We’re about halfway through retail’s make-or-break season and thus far consumers — despite the sudden, horrific spike in the cost of nearly every basic — are in the spending mood. US retail sales grew for three consecutive months through October, according to the latest report by US Census Bureau, Important: The estimates for the current quarter have projected expenditure growth of over 5 per cent.
“The consumer is in a very good position, and the consumer’s willingness to spend is very high,” said Brian Yarbrough, an analyst at Edwards Jones. Businesshala,
With shortage of goods, added by overdue cargo, retailers are enjoying a period of pleasant imbalance between supply and demand. Turnover is fast. kohlso
The retail industry’s profit margin is projected to hit a record high this year, at over 13 per cent. Famous financial analyst Ed Yardney recently said baron’s This number proves that “cost pressures are not shrinking margins.”
But a month from now, the situation will start changing and the picture that will emerge may be bleak.

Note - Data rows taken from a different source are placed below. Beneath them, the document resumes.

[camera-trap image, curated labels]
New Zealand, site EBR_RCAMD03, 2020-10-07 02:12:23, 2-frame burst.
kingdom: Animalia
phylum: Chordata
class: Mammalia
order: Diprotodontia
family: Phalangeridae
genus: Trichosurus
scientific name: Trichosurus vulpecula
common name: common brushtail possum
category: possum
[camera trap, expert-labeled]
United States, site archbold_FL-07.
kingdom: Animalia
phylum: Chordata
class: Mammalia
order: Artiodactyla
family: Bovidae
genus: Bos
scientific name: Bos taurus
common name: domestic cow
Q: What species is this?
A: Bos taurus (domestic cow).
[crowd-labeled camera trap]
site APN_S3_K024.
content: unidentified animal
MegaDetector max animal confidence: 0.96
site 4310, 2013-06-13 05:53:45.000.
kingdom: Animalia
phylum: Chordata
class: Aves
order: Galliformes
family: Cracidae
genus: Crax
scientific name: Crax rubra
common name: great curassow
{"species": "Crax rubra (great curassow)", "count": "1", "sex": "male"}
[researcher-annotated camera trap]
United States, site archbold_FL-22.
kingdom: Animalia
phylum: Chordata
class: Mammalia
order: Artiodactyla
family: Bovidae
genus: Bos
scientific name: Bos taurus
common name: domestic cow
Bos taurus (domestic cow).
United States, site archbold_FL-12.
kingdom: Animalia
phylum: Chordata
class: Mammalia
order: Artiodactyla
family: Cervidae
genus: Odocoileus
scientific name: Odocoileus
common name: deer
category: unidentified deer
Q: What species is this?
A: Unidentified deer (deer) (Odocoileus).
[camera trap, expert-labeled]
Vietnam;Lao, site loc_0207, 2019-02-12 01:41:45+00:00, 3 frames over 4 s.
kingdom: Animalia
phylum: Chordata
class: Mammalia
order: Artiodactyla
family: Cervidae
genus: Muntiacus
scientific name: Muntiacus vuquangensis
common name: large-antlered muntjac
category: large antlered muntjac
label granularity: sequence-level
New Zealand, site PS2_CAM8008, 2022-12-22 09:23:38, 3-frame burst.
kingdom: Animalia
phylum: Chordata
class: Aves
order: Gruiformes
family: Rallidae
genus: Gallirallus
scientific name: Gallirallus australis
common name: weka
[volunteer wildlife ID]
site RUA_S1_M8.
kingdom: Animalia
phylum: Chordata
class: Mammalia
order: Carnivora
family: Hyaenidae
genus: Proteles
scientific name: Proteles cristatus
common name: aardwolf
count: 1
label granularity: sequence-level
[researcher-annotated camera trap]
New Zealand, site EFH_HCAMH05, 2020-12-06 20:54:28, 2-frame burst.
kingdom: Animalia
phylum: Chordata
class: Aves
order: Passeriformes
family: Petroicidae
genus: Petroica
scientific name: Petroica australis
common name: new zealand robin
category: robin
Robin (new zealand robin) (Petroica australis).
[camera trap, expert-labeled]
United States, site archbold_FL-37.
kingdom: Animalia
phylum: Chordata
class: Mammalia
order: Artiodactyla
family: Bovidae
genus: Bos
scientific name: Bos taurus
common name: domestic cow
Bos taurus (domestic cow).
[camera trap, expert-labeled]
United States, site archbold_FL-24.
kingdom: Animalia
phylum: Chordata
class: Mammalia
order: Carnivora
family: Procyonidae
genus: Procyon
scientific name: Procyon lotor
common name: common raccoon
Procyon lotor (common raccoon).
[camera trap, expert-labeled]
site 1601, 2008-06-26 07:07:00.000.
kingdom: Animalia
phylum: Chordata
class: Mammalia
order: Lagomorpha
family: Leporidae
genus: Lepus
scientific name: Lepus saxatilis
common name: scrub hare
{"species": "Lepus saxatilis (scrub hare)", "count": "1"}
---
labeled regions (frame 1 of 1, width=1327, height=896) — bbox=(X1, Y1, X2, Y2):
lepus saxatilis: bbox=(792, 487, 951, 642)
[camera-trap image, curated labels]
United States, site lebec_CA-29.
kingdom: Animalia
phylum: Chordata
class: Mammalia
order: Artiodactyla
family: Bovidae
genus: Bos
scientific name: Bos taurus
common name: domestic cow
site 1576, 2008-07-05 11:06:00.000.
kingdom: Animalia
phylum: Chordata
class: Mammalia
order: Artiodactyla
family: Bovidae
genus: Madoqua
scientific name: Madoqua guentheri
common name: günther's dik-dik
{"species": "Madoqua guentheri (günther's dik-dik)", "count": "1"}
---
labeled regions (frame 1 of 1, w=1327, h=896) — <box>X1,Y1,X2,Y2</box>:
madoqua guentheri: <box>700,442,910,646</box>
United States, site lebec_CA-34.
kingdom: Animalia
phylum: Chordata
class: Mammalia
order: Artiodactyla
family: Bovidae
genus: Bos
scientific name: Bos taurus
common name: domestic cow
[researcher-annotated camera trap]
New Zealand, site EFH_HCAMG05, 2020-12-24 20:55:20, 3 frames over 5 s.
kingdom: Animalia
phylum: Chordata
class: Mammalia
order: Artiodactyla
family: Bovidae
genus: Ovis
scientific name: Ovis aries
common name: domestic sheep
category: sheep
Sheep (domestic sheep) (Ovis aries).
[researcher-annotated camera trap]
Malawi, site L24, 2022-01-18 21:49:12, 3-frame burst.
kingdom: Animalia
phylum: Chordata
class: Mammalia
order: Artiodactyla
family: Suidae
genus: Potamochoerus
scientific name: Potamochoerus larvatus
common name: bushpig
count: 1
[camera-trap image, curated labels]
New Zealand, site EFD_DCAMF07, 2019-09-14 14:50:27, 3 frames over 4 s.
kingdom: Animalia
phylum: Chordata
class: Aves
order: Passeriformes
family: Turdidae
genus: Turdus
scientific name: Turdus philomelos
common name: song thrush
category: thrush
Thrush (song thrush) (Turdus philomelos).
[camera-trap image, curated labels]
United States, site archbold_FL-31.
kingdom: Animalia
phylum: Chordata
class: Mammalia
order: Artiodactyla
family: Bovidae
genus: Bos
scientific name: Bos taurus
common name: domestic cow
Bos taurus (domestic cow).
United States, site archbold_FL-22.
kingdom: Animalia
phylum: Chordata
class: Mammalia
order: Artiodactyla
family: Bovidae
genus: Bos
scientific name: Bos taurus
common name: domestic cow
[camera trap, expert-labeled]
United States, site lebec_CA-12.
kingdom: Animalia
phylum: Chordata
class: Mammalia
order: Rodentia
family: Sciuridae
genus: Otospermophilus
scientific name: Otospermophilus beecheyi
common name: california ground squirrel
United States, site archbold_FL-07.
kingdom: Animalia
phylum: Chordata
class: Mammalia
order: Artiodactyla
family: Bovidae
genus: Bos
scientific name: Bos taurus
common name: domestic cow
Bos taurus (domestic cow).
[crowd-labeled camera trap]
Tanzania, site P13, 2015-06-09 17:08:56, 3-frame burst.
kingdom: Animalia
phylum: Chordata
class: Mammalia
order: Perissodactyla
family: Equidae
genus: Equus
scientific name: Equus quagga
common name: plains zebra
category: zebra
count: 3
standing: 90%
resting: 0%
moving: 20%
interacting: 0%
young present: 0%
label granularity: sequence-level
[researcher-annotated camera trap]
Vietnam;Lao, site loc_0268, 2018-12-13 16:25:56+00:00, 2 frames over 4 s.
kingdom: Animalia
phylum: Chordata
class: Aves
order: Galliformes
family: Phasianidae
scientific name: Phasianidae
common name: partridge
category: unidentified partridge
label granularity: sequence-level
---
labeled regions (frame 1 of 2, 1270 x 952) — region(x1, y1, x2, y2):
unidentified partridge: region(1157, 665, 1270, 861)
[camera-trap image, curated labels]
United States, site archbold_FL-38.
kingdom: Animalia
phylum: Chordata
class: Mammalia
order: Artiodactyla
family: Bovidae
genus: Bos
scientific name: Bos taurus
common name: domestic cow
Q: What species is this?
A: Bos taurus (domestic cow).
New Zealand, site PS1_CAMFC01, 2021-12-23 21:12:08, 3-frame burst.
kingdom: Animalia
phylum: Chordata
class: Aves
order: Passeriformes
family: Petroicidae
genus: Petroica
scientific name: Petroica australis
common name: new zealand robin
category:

Those thousands of containers still stuck in closed supply chains, stuffed with seasonal goods that were supposed to arrive in time for the 2021 season? They are about to appear. Then what?
For example, Victoria’s Secret — while Reporting Third-quarter growth of 22 percent for in-store sales — also pointed out that nearly half of the company’s falling merchandise hasn’t arrived yet.
According to the industry news site retail dive, CEO Martin Waters told analysts that 90 million of the 200 million units ordered are in balance, including large swaths in core gift categories like sleepwear.
You can’t just send the container back. If one assumes that this is happening across the industry, the next quarter or two is likely to see huge discounts and quarterly reports drowning in red ink.
Meanwhile, the mood of the consumers is in the tank. NS The University of Michigan recently reported Consumer confidence weakened by inflation dips to 10-year low. Depending on the state of the economy in the early months of 2022, the inflationary growth we are experiencing could be quickly followed by a deflationary slowdown.
How to deal with the prospect of wildly volatile pricing?
As an advocate for customer-focused research, pricing feedback is essential. While most companies claim to prioritize pricing research, 85 percent believe they have “significant room for improvement.” Bain & Company report,
“With significant margins at stake, companies cannot afford to continue pricing by guesswork or rules of thumb.” Bain said that the top-performing companies “price on the transaction (read ‘customer’) level of pricing.”
Another key element is the customer experience, which includes everything from ease of purchase and purchase to consistency. For example, in the research we did for denim labels, we learned that consumers were put off by the fact that the company’s jeans had 14 different tags that they had to remove. Today the same pair has only three tags.
Customer preferences regarding products and brands are critical to the process of designing and developing merchandise, and pricing research is how you maximize margins. But in the end, it all comes down to the heading of customer experience.
Consumers may forget what they paid for an item, but they will remember and often share how a particular retailer or brand made them feel.